HYDRA × PDX is a three-layer system: capture, routing, and output, connected by a continuous feedback loop.

Layer 1 — Capture

Two independent data sources feed the pipeline:

HYDRA (passive)

An SSH honeypot exposed on port 2222. Attackers connect, authenticate (any credentials accepted), and interact with a simulated Linux environment. Every command they type is processed by llama-3.3-70b (via Groq API) which generates contextual responses in real time.

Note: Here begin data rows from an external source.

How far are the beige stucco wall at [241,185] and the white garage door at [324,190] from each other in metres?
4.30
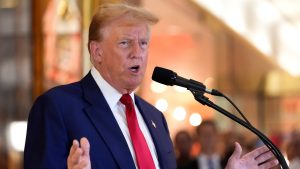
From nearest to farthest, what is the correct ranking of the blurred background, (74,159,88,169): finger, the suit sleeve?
(74,159,88,169): finger, the suit sleeve, the blurred background

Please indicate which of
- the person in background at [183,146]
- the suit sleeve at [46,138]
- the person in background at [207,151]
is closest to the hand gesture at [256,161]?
the suit sleeve at [46,138]

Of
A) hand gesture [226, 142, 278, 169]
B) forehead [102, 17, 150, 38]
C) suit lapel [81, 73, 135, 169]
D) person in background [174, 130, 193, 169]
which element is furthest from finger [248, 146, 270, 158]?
person in background [174, 130, 193, 169]

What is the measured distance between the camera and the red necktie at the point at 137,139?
10.8 feet

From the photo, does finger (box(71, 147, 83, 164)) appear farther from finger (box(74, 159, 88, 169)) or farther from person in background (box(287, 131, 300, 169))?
person in background (box(287, 131, 300, 169))

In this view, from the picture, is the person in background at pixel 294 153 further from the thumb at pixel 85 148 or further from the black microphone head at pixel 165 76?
the thumb at pixel 85 148

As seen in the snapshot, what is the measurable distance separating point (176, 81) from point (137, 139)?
0.30 meters

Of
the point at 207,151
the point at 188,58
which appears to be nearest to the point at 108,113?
the point at 207,151

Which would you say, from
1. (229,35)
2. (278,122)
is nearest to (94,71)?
(229,35)

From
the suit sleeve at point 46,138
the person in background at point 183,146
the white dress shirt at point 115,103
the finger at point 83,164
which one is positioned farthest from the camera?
the person in background at point 183,146

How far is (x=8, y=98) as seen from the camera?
268 inches

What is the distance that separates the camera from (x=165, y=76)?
316cm

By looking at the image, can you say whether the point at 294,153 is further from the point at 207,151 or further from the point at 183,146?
the point at 183,146

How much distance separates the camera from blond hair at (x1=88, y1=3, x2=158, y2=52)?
3.36m

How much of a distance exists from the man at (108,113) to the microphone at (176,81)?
155mm
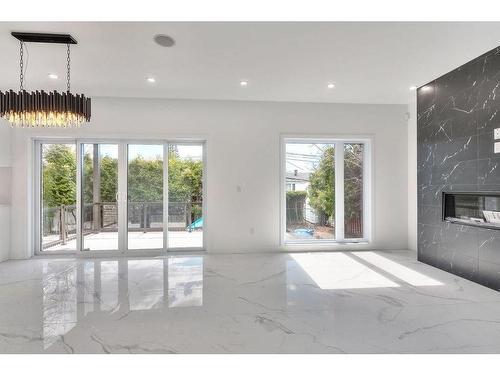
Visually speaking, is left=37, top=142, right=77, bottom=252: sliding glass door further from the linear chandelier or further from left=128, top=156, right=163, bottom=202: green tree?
the linear chandelier

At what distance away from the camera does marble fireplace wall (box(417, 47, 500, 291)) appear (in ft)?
11.0

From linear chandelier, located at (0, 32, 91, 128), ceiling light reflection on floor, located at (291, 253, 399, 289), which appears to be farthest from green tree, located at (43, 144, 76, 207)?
ceiling light reflection on floor, located at (291, 253, 399, 289)

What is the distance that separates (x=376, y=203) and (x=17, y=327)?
544cm

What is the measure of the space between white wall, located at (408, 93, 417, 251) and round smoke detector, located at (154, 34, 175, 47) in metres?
4.44

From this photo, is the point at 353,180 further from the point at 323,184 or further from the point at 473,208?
the point at 473,208

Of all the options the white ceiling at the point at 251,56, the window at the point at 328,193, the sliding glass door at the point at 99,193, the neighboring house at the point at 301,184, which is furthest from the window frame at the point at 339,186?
the sliding glass door at the point at 99,193

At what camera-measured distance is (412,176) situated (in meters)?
5.36

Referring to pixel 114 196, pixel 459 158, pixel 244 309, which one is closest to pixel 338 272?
pixel 244 309

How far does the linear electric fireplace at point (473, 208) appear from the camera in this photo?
344cm

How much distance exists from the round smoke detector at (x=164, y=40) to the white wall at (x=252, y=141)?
1987 mm
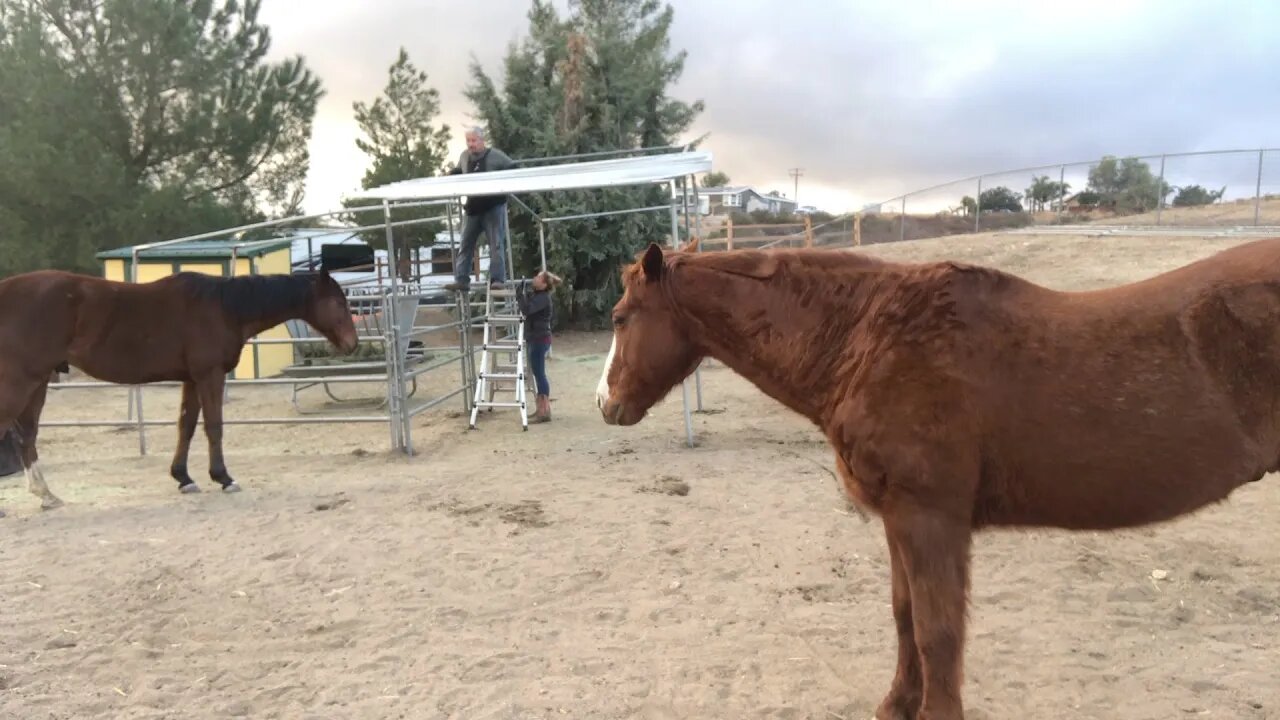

HYDRA is not a static replay system. It maintains a mutable virtual filesystem per session (Copy-on-Write), rotates three personas (fintech_trading, crypto_validator, corp_ad), and includes deep anti-fingerprinting to defeat standard honeypot detection techniques.

The command router handles a 9-step pipeline: sanitize → PromptGuard → expand → split → pipes → classify → execute → mutate VFS → log. 65+ built-in commands handle common utilities natively; everything else is routed to the LLM with full VFS context.

Each session produces a JSONL file with structured events: auth_attempt, session_start, command_executed, injection_detected, session_end.

Burp Suite bridge (active)

A Java extension + Python proxy that connects PDX to Burp Suite. During a web pentest, every HTTP request/response pair is analyzed and converted into the same .pdx delta format used by HYDRA.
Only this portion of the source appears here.